A judge found former Ukrainian Prime Minister Yulia Tymoshenko guilty of abusing her power and sentenced her to seven years in prison.
Judge Rodion Kireev said Tymoshenko, a leader of Ukraine's pro-Western Orange Revolution, abused her office by personally issuing directives related a gas deal with Russia in 2009, RIA Novosti reported.
Kireev also ordered Tymoshenko to pay $189 million in compensation for losses incurred by Naftogaz, Ukraine's state energy supplier.
Tymoshenko said she would challenge the ruling, saying the judge was "taking Ukraine's freedom" even as Kireev read his decision.

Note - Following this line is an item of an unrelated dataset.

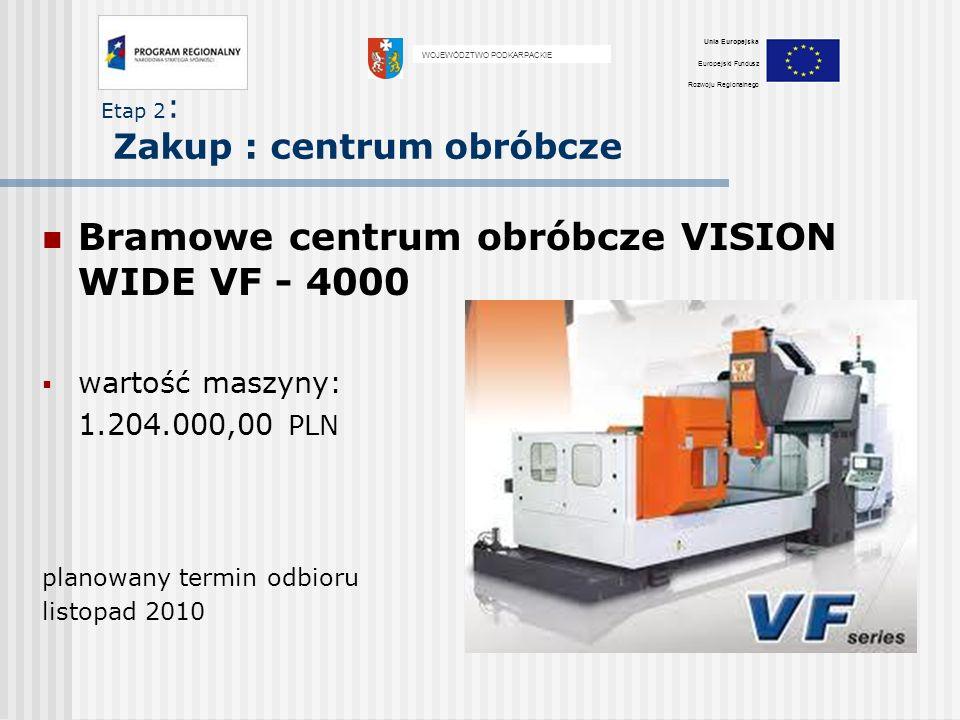 Etap 2: Zakup : wycinarka drutowa Elektroerozyjna wycinarka drutowa ACCUTEX AU – 700iA wartość maszyny: 302.000,00 PLN planowany termin odbioru listopad 2010 WOJEWÓDZTWO PODKARPACKIE Unia Europejska Europejski Fundusz Rozwoju Regionalnego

Tymoshenko said she would ask the European Court of Human Rights to "defend her honor" and decide whether the conviction resulted from a grudge by President Viktor Yanukovych. She maintained the trial was politically motivated and accused Yanukovych, her rival during the Orange Revolution, of being behind her prosecution.
"It is not Judge Kireev but President Yanukovych who is handing down the verdict," she said.

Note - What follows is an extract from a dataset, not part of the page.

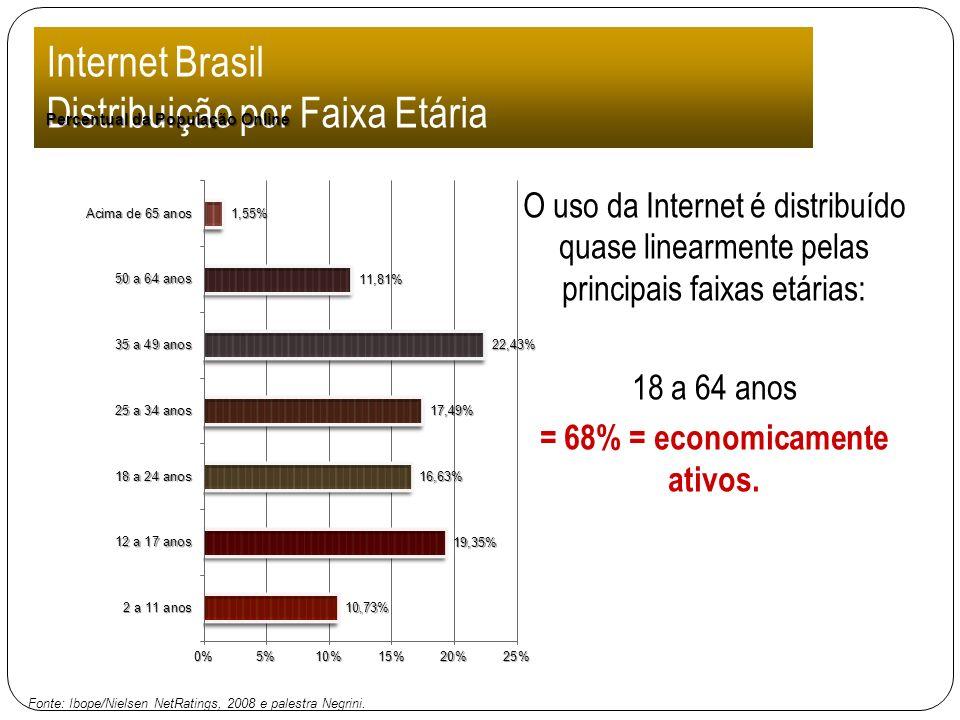 Internet Brasil Distribuição por Faixa Etária O uso da Internet é distribuído quase linearmente pelas principais faixas etárias: 18 a 64 anos = 68% =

Tymoshenko supporters from her party were barred from rushing the courtroom, RIA Novosti reported. About 800 Tymoshenko supporters and 1,000 anti-Tymoshenko demonstrators were outside the court in Kiev.
A Ukrainian opposition leader said a guilty verdict wouldn't bode well for Ukraine's hopes for associate European Union membership.
"If there is a guilty verdict Ukraine will not be able to sign an association agreement, and we will turn into something like Belarus," Arseniy Yatsenyuk, leader of the Front of Change party, told supporters.